Meet the Erosion Twins, Inflation and Taxes. Inflation has been out of the country for a while; Taxes is a homebody. They have a voracious appetite, respectively, for capital and income, and they need your support.
Take Inflation for example. He's a growing boy. A June 19, 2008 news release from Statistics Canada confirmed that consumer prices rose 2.2% in May compared with May 2007, up from the 1.7% increase reported in April. According to the release, the 0.5 percentage point acceleration in the all-items Consumer Price Index (CPI) was the sharpest since September 2007.
The main culprit? Over the past year, crude oil prices almost doubled. As a result, gasoline prices increased substantially across the country, rising the most in Quebec and Ontario.
Higher mortgage interest costs were also a contributing factor to the rise in consumer prices in May; however, new housing prices continued to exert more upward pressure on this index than mortgage interest rates themselves.

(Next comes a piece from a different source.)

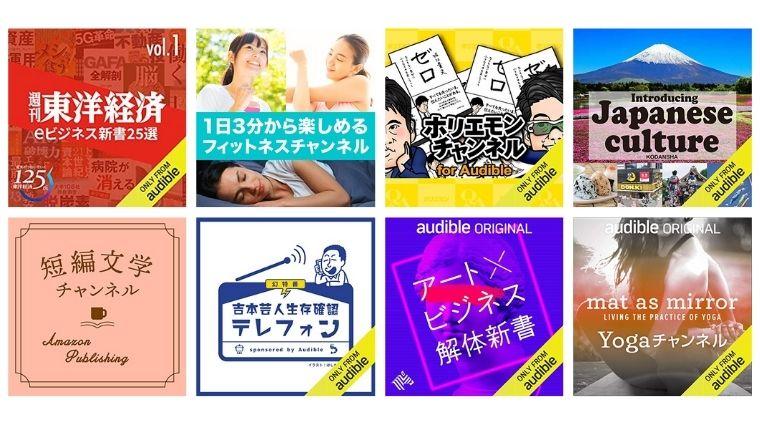 Audible(オーディブル)ステーションのチャンネル・ポッドキャスト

Canadians paid 1.9% more in May for store-bought food items compared with the same month last year, up from the 0.9% increase posted in April. Those households with a sweet tooth were most heavily burdened: prices for bakery products increased 13.2%, the fastest 12-month rise since October 1981.
Inflation and Taxes together are big dependants in any household. Consider this scenario, as computed by The Knowledge Bureau's Retirement Savings Planner, (you can try a free demo at www.knowledgebureau.com/evergreen)
|Savings:||$1,000 invested each year for 30 years at an average 5% return||$69,761|
|Taxes:||What's left after an average effective tax rate of 30% per year||$38,513|
|Inflation:||What's left after an average inflation rate of 2% per year||$29,497|
The Erosion Twins have been expensive. . .together they've eaten $40,264 of savings in a generation!